Frances Smith Cohen, founder of Center Dance Ensemble, dies at 87



Choreographer Frances Smith Cohen, who championed modern dance in Arizona for more than half a century and inspired thousands of children who performed in her annual “Snow Queen,” died Wednesday, May 14 in Phoenix in the age of 87.

Cohen has been the founding artistic director of Center Dance Ensemble, a resident company of the Herberger Theater Center in Phoenix since the venue opened in 1989.

Previously, she founded the Kadimah Dancers in Tucson and directed it from 1955 to 1971. She also co-founded the Department of Dance at the University of Arizona in 1972, and she worked in Washington, DC, as director of opera for George Washington University from 1981 to 1986.

Cohen suffered a heart attack last week, less than two months after being diagnosed with pancreatic cancer. A private funeral was held on Thursday and a public memorial service will be scheduled later this year.

Inspired by modern dance icon Martha Graham, Cohen was passionate about storytelling through movement. In addition to ‘Snow Queen’, an annual holiday concert based on Hans Christian Andersen’s fairy tale, other hit pieces at the Dance Center included tales of Bram Stoker’s’ Dracula ‘,’ Anne’s Diary Frank ”(interpreted as“ The attic ”) and the Mexican legend of“ La Llorona ”.

Choreographer Frances Smith Cohen at a rehearsal in 2002 for Center Dance Ensemble, the company she founded in Phoenix.  Cohen passed away on May 14, 2019.

“She was the accomplished storyteller, and that’s what she loved,” said Diane McNeal Hunt, associate artistic director of the company. “She was brilliant at getting the dancers to dig into and engage with the characters she wanted to portray through her choreography.”

Radiant with energy that belied her years, Cohen tended to re-choreograph her work in the midst of rehearsals. But each piece came from a singular inspiration, as she explained in an interview in 2012.

“I don’t need music. I don’t even need the dancers. I need the title, ”she said. “It allows you to concentrate. Much of the creative process happens while you are asleep.

Cohen’s other passion was education, cultivating the talents of children who would not otherwise have the opportunity to participate in the arts. She was one of the founders of the Arts Education and Outreach Program at the Wolf Trap Performing Arts Center in Virginia, and after moving to Arizona, she started an Affiliate Program for children in that state. .

Will Center Dance continue?

Howard Paley, CEO of Center Dance, said Center Dance Ensemble management and dancers should meet to decide whether or not to produce a full season for 2019-2020.

“All of the work that Fran created in his lifetime could support the business for many years to come,” he said. “The question is whether it is the will of the performers.

Tamalyn Lewis, Co-Chair of the Board of Directors, said: “Rest assured that Center Dance will perform Frances’ work in the fall and also present ‘Snow Queen’. “

The next council meeting will be in June.
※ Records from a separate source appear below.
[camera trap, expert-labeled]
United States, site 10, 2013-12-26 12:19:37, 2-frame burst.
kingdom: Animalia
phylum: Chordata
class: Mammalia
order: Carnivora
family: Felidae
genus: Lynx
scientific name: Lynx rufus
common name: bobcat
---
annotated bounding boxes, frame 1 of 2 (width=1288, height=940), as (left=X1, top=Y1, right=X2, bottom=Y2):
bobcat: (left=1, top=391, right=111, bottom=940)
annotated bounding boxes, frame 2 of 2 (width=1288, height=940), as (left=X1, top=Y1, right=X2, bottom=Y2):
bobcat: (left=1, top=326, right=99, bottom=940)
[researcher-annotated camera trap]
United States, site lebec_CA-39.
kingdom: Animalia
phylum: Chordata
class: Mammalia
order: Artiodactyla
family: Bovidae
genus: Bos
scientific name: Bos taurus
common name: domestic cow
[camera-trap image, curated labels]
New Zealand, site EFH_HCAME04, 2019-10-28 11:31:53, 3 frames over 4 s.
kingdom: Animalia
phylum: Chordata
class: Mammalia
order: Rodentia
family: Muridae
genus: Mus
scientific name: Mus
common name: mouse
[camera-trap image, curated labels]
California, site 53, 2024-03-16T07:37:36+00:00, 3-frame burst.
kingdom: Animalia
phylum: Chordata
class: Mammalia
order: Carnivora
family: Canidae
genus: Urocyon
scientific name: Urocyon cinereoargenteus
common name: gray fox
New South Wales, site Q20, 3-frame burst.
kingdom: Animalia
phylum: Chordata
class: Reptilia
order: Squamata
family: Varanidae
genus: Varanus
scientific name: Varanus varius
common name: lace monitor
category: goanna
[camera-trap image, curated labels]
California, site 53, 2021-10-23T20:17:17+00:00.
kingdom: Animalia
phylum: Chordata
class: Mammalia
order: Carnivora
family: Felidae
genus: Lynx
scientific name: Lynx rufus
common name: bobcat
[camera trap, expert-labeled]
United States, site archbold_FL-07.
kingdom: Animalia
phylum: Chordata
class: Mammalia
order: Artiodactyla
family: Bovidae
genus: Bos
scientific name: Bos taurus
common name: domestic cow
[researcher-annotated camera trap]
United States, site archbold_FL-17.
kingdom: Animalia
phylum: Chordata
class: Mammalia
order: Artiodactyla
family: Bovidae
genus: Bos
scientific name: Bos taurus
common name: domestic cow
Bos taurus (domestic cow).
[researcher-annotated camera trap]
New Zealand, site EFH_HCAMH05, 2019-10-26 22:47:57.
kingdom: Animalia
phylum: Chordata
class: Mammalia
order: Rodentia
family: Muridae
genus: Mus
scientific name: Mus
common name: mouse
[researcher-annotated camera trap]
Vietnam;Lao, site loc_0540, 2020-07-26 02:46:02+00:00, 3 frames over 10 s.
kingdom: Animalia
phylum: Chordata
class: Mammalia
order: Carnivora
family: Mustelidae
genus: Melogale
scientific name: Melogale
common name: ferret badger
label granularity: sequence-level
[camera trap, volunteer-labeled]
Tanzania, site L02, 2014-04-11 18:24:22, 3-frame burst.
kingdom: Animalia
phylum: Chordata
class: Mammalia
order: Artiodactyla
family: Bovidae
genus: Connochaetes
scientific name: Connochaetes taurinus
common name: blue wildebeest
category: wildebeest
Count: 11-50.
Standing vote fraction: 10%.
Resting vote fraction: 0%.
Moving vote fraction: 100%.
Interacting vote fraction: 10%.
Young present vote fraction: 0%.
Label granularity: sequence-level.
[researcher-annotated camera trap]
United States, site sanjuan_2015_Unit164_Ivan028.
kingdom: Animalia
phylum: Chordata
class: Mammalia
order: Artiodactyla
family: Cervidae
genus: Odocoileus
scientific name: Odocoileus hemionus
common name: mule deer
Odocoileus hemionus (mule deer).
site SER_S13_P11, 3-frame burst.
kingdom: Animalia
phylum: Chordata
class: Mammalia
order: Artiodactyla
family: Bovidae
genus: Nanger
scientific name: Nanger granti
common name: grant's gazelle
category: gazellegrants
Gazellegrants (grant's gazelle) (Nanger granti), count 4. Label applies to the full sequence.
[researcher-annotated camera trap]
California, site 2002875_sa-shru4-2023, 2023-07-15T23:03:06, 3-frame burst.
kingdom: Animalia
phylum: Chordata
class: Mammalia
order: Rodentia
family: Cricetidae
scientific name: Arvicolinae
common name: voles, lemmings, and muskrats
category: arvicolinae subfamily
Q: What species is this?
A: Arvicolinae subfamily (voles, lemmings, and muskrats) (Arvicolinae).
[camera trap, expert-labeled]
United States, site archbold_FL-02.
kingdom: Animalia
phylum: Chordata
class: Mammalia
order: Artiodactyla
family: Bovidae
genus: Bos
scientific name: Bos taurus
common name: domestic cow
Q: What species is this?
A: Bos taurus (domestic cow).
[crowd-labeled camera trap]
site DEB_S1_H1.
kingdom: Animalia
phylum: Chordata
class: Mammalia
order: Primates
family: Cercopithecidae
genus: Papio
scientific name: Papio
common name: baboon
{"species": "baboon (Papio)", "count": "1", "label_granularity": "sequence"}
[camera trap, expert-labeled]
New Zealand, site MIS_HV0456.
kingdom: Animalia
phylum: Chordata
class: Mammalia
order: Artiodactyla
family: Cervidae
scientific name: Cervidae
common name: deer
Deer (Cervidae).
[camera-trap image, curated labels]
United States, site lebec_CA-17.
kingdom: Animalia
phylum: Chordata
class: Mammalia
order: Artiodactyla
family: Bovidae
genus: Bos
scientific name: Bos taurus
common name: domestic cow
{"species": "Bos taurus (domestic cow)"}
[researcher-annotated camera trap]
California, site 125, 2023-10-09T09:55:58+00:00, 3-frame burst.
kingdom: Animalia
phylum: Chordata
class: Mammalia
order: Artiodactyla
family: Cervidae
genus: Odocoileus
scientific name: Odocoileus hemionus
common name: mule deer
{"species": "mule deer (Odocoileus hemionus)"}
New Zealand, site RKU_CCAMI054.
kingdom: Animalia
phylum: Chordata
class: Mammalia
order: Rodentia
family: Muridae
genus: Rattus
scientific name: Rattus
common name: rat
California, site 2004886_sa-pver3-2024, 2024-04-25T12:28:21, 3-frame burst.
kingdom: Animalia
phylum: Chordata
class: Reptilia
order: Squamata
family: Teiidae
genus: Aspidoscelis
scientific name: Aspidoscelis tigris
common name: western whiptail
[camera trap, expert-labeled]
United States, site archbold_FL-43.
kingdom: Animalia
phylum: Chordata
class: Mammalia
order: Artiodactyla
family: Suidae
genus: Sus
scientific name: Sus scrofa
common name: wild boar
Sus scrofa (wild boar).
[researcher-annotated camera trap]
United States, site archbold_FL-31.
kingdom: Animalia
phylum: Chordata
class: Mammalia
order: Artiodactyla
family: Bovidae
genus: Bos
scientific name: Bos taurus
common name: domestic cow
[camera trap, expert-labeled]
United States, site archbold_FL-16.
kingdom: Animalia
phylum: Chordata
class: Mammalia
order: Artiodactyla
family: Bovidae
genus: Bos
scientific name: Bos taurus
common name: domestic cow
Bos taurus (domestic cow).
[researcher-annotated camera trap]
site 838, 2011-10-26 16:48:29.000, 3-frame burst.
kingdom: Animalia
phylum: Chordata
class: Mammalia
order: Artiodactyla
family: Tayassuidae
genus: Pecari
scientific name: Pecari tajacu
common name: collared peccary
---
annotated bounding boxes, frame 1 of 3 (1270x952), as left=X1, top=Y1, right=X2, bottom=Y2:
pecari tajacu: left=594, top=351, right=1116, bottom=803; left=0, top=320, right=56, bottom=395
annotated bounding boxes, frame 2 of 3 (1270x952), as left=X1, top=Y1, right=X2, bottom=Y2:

Cohen, born October 27, 1931 in New Jersey, moved with her family to Tucson, where she began dancing at the age of 3. In 1953, she married attorney Marvin Cohen, who would serve as chairman of the Arizona Commission on the Arts from 1988 to 1990. He died in 2009.

Cohen is survived by their three children, Samuel, Jeffrey and Rachel Cohen.

All of them grew up taking dance lessons and all embraced the arts, said Samuel Cohen, who has a day job in computer science and plays the trombone with the West Valley Symphony. Jeffrey is a piano teacher at the prestigious Manhattan School of Music in New York City, and Rachel is a special education teacher who also teaches at Dance Theater West, the Phoenix studio that Frances Cohen ran alongside ballet teacher Susan Silverman.

“The arts permeated the whole family,” said Samuel Cohen.